Authors: Elizabeth Delmelle*, University of North Carolina at Charlotte, Isabelle Nilsson, University of North Carolina at Charlotte, Claire Schuch, University of North Carolina at Charlotte, Tonderai Mushipe, University of North Carolina at Charlotte
Topics: Transportation Geography, Urban Geography, Urban and Regional Planning
Keywords: Public Transit, Neighborhood Change, Mortgage Lending
Session Type: Paper
Start / End Time: 2:35 PM / 4:15 PM
Room: Coolidge, Marriott, Mezzanine Level
Presentation File: No File Uploaded
Recent research has found that lower-income residents do not have a higher propensity of leaving neighborhoods following the opening of a new rail transit station (Delmelle and Nilsson 2018, Rodnyansky 2018). However, studies using aggregate level data suggest that neighborhoods that have recently received (or are about to receive) a rail transit station have a higher likelihood of seeing an increase in median household income, educational attainment, and in the share white residents. This suggest that while lower income residents may not be moving out, higher income individuals are moving in.

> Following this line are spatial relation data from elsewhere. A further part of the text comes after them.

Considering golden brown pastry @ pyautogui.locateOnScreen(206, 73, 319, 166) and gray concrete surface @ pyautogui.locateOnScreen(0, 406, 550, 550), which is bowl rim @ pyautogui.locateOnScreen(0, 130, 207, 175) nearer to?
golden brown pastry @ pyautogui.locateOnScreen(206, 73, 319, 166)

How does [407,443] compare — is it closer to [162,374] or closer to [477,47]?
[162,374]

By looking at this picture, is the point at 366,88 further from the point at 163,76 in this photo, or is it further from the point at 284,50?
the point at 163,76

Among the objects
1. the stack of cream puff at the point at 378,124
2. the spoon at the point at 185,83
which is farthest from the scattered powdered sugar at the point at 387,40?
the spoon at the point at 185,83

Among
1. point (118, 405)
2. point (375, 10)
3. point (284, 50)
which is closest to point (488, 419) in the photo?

In this research we take a disaggregate approach to examine differences in the characteristics of individuals attracted to rail transit neighborhoods, before and after opening of a station. In a case study on Charlotte, North Carolina, we first analyze how properties in rail transit adjacent neighborhoods are marketed by using content analysis and property ad data from Zillow around the time of opening of Charlotte’s Blue Line extension. Next, using various statistical techniques and longitudinal data from the Home Mortgage Disclosure Act (HMDA), we examine trends in mortgage lending activity (home purchase and home improvement), loan amounts, as well as differences in socioeconomic and demographic characteristics of loan applicants over time in neighborhoods around Charlotte’s Blue Line and its extension.